まず心配なのが、子どもの様子です。習い事へ、三つ通っているのですが、それには、行かな
い、と言っています。

遅く寝て、朝、早く起きる、夕食後の風呂にはじまって、就寝までが、なかなかうまくいきませ
ん。

お父さんがかってくれた、N社のゲーム機器で、毎日、ゲーム三昧です。

その後、万引きはしていないようです。(先週私の財布から抜いたお金で、内緒で買い物はし
たようですが……。) 

怒りやすく、ワガママを言い出すと、あとへひかない。
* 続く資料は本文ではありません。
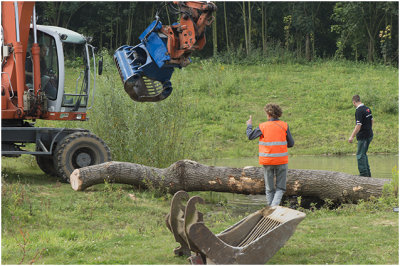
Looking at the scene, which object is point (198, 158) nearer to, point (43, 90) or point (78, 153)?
point (78, 153)

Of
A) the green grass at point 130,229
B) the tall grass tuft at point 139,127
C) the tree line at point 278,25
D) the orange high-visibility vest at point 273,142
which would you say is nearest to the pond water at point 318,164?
the green grass at point 130,229

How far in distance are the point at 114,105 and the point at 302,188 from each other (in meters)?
5.13

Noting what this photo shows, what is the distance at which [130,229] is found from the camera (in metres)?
8.98

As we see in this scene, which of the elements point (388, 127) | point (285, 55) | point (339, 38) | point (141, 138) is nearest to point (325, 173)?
point (141, 138)

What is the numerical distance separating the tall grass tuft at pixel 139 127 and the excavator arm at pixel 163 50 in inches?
189

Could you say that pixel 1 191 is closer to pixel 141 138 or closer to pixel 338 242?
pixel 141 138

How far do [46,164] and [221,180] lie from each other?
489cm

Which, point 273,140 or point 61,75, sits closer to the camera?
point 273,140

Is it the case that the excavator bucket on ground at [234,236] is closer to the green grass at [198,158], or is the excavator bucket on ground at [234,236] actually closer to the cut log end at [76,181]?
the green grass at [198,158]

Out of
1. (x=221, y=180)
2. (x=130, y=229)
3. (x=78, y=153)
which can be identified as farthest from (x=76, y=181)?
(x=130, y=229)

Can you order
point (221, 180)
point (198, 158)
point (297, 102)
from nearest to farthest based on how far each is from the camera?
point (221, 180) → point (198, 158) → point (297, 102)

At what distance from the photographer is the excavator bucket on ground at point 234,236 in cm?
643

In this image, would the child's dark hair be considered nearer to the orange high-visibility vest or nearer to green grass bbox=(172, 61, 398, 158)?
the orange high-visibility vest

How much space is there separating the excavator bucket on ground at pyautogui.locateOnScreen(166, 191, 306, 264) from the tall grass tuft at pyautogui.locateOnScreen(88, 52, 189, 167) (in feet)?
20.4
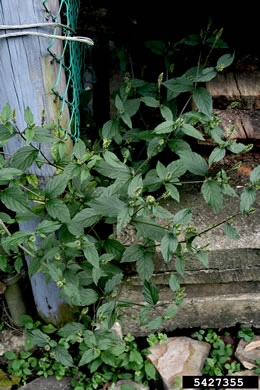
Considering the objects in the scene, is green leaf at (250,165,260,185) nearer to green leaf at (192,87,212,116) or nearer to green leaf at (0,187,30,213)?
green leaf at (192,87,212,116)

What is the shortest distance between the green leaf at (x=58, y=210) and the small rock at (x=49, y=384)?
48.1 inches

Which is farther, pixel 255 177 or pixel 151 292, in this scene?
pixel 151 292

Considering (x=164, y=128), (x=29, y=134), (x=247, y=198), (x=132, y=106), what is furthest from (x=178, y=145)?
(x=29, y=134)

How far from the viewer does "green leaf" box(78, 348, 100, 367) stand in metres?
1.98

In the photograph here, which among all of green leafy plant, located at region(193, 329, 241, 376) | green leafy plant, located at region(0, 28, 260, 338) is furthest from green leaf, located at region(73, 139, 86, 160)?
green leafy plant, located at region(193, 329, 241, 376)

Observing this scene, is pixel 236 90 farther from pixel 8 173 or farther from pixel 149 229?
pixel 8 173

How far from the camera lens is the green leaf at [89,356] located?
198 cm

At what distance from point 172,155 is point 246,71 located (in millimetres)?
724

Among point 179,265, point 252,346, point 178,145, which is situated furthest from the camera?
point 252,346

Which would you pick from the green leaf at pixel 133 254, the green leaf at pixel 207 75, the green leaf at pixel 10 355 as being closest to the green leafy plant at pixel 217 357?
the green leaf at pixel 133 254

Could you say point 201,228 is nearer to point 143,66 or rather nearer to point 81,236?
point 81,236

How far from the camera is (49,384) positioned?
7.47 ft

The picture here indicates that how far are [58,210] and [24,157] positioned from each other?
0.84ft

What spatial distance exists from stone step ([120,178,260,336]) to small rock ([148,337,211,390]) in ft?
0.37
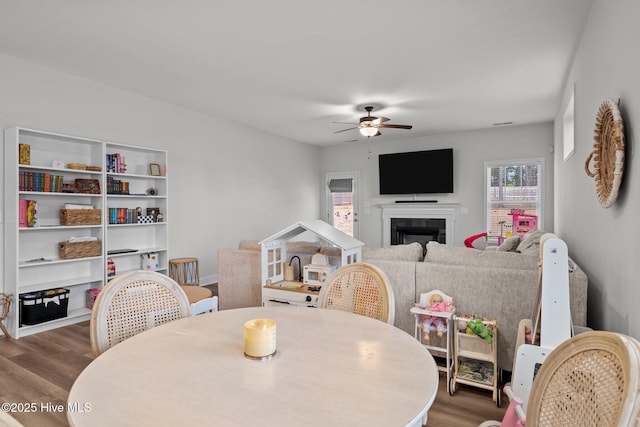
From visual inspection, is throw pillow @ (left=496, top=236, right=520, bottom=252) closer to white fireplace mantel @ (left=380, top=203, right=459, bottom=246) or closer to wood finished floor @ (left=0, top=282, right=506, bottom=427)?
wood finished floor @ (left=0, top=282, right=506, bottom=427)

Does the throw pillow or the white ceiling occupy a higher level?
the white ceiling

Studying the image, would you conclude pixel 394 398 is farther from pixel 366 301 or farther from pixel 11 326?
pixel 11 326

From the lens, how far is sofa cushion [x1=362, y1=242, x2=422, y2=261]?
121 inches

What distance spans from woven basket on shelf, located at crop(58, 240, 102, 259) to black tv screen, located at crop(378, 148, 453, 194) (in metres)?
5.35

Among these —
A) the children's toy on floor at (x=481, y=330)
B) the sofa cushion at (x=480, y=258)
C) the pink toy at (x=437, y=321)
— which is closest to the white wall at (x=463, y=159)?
the sofa cushion at (x=480, y=258)

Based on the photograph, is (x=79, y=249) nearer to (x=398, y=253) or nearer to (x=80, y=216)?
(x=80, y=216)

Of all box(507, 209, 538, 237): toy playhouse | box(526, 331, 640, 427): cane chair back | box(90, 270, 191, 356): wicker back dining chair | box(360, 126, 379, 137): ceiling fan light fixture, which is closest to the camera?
box(526, 331, 640, 427): cane chair back

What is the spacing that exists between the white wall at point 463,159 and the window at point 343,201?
Result: 16 centimetres

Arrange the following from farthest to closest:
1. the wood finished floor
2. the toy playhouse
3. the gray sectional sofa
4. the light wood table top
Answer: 1. the toy playhouse
2. the gray sectional sofa
3. the wood finished floor
4. the light wood table top

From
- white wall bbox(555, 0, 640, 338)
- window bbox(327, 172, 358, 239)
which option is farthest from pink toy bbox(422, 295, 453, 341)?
window bbox(327, 172, 358, 239)

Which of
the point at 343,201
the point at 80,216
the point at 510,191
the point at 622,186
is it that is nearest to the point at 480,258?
the point at 622,186

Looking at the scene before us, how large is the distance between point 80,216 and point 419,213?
5684mm

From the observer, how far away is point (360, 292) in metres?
1.81

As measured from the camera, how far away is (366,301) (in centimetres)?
178
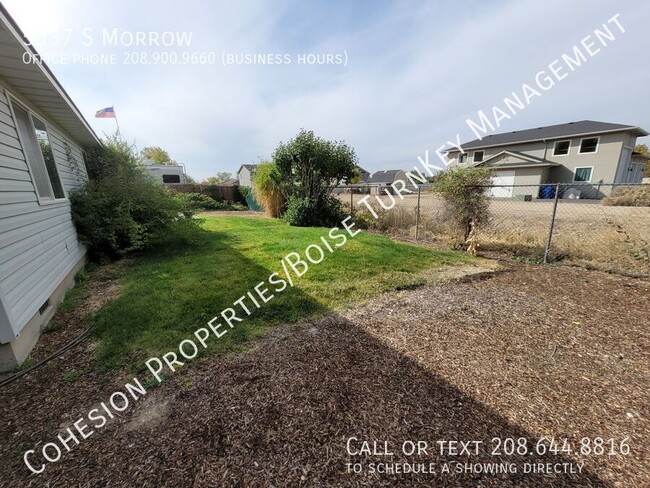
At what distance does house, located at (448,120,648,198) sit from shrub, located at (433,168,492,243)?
576 inches

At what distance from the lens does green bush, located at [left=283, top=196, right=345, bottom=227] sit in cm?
1027

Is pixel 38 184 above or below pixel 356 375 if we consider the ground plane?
above

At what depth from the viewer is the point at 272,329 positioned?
3.08 metres

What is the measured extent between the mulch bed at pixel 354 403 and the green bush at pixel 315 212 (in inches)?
289

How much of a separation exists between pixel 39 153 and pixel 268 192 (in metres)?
9.07

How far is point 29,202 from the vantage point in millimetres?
3533

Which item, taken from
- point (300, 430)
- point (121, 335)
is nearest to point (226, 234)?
point (121, 335)

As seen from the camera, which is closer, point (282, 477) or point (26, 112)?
point (282, 477)

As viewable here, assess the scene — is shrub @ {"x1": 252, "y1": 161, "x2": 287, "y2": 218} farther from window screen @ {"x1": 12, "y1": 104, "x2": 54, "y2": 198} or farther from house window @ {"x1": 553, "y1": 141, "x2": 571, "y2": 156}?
house window @ {"x1": 553, "y1": 141, "x2": 571, "y2": 156}

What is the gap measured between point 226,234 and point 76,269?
3.94 m

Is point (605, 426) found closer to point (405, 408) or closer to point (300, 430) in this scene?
point (405, 408)

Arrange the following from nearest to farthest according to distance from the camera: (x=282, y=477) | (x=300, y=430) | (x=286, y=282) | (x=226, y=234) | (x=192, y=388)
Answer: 1. (x=282, y=477)
2. (x=300, y=430)
3. (x=192, y=388)
4. (x=286, y=282)
5. (x=226, y=234)

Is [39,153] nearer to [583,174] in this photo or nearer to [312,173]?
[312,173]

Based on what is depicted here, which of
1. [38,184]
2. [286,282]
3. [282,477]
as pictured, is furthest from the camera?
[286,282]
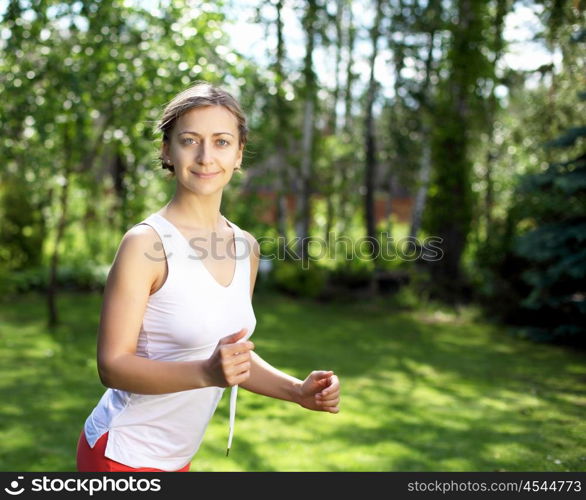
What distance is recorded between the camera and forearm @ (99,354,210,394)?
1771mm

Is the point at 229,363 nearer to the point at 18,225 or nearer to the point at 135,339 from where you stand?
the point at 135,339

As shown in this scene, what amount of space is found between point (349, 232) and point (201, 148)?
53.9 feet

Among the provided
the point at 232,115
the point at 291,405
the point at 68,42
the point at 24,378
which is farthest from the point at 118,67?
the point at 232,115

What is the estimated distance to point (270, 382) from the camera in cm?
218

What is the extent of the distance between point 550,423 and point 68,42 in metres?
6.18

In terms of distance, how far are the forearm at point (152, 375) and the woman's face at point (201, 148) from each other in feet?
1.67

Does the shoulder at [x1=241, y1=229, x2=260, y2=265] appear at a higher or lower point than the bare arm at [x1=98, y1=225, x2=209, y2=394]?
higher

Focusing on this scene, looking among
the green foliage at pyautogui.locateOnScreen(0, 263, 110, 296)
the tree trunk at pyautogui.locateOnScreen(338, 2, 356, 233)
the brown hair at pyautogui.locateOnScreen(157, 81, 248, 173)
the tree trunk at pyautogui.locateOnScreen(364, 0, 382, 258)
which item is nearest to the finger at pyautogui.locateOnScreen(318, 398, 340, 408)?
the brown hair at pyautogui.locateOnScreen(157, 81, 248, 173)

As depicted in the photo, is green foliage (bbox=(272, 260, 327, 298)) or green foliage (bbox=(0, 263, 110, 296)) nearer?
→ green foliage (bbox=(0, 263, 110, 296))

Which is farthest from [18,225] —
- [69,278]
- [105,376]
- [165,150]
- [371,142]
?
[105,376]

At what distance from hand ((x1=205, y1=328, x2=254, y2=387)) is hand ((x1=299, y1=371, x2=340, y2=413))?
0.36m

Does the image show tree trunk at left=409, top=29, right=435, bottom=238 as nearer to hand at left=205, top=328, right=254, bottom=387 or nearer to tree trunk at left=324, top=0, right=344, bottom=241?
tree trunk at left=324, top=0, right=344, bottom=241

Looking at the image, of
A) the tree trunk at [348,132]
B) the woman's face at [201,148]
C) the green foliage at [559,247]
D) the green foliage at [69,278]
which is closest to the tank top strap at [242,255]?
the woman's face at [201,148]
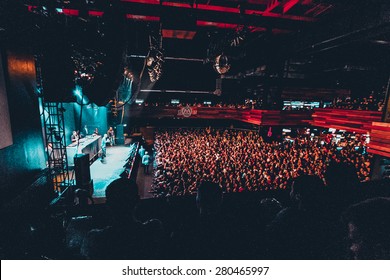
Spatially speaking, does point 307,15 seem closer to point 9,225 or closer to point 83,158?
point 9,225

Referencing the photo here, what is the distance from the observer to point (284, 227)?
140 cm

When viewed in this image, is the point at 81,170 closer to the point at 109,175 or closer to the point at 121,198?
the point at 109,175

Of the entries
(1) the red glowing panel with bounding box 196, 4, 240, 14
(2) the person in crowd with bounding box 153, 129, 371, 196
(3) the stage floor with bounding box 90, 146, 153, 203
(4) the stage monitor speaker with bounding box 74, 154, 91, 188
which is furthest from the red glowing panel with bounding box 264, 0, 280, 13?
(3) the stage floor with bounding box 90, 146, 153, 203

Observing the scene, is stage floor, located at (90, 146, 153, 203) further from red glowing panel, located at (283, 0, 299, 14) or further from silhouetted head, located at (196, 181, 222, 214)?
red glowing panel, located at (283, 0, 299, 14)

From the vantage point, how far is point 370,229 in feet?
3.45

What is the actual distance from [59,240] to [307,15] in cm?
455

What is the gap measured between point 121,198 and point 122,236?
291 millimetres

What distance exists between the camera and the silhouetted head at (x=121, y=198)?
1.47 m

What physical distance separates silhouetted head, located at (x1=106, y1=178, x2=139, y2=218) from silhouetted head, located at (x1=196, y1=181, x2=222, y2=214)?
1.82ft

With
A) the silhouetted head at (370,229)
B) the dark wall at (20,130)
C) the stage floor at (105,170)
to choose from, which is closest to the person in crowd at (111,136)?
the stage floor at (105,170)

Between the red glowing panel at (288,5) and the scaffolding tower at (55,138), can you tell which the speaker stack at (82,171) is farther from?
the red glowing panel at (288,5)

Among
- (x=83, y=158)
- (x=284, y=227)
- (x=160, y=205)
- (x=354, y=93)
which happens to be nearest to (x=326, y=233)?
(x=284, y=227)

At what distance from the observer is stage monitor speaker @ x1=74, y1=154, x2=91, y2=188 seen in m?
5.06

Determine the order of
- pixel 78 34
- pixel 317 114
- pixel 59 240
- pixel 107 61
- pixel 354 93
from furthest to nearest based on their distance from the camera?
1. pixel 354 93
2. pixel 317 114
3. pixel 78 34
4. pixel 59 240
5. pixel 107 61
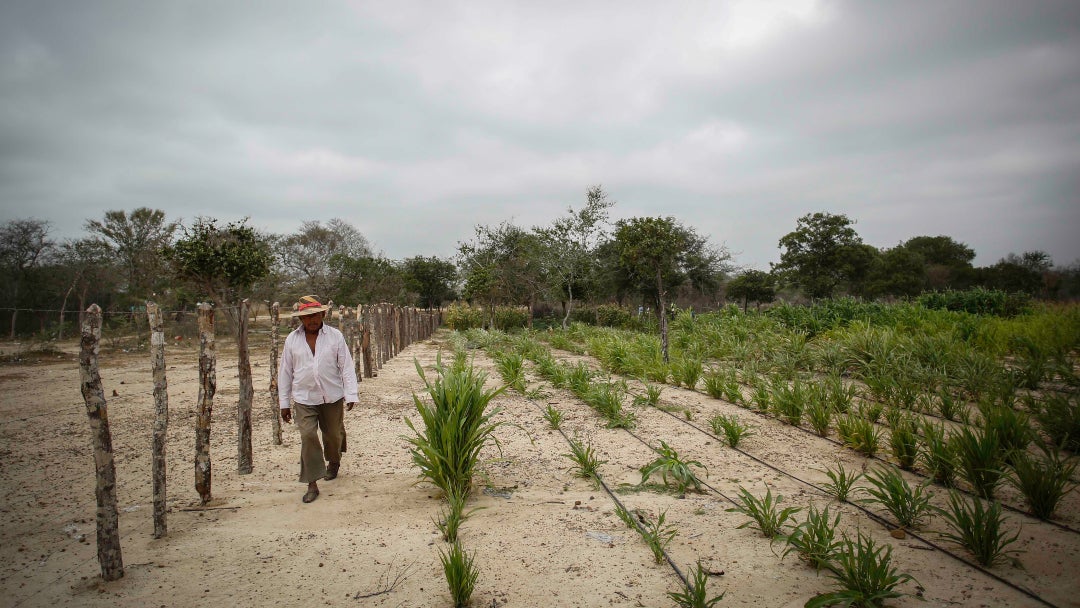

たいていお父さんがいる時ですが、ダダ
こねがひどい。

たとえばお父さんに、「会社を休んで欲しい、ゲームを買って」「学校がいやだ」と、強く言い出
すようになりました。

以前と変わらず、体をゆだねて、甘えてくる時もあり、私(達)を避けるようなことはありません。
ただ、夫がいる時は、以前と明らかに違う感じです。

今夜も夫に、「会社を休んで欲しい」とぐずぐずと泣き、私が抱きしめてとんとんして寝かしつけ
ました。三人でいると何かまた言い出すのではと、なんだか子どもの心を探るような雰囲気に
なってしまいます。

私のせいだとわかっていても、その私を責めもしない夫に本当に申し訳ない気持ちです。子ど
もがそこに「いる」だけでいいと、本当に心から思える時もある反面、私は結局夫にも「すべて
をさらけだし」をしていないように思います。もちろん子どもにも、です。

うそつきの私が、このままではどんどん悪い方向にいくのではと、心配で、胸が塞がったりしま
す。一日中とも言えるゲームの電子音を聞きながら、苦悩しています。

ご助言があれば、いただきたく存じます。お時間のない中、長々と失礼しました。

 
【はやし浩司より、Fさんへ】

 Fさんは、いわゆる「気負い先行型ママ」ということになります。「いい母親でいよう」「いい家庭
を作ろう」という気負いばかりが強くて、それで結果として、自分で自分を苦しめてしまっていま
す。

 息子さんについて言えば、親意識過剰というか、「いい子にしよう」という意識が、これまた強
すぎるように感じます。加えて、心配過剰、さらには育児ノイローゼ気味(?)。

 前にも書きましたが、この時期の子どもの万引き、盗みは、珍しくもなんともありません。一
応、言うべきことは言いながらも、あとは、『許して、忘れる』です。あまりおおげさに考えないこ
と!

 おけいこごとについても、そうです。いちいち子どもの機嫌をうかがって、子どもの言うこと
に、振りまわされてはいけません。無視すべきことは、無視。「そうね、たいへんね」と聞き役に
回って、それでおしまいにします。これを「ガス抜き」と、私たちは呼んでいます。

 子どもが、グチを言ったら、グチは聞いてあげれば、それでよいのです。

 そしてここが重要ですが、どうしてあなたは、子どもに嫌われるのを、それほどまでに恐れて
いるのですか? 嫌われてもいいと、もうそろそろ、居直りなさい。どうせ、嫌われるのですから
……。結論を先に言えば、あなた自身が、たいへん依存性の強い方だと思います。子育てをし
ながら、いつも無意識なまま、何かの見返りを求めている。それが回り回って、今の育児姿勢
になっていると考えられます。

 ゲームの音がうるさかったら、「うるさいわねえ」と言えばよいのです。それで子どもに嫌われ
ても、遠慮することはありません。つまりこれが(心のさらけ出し)ということになります。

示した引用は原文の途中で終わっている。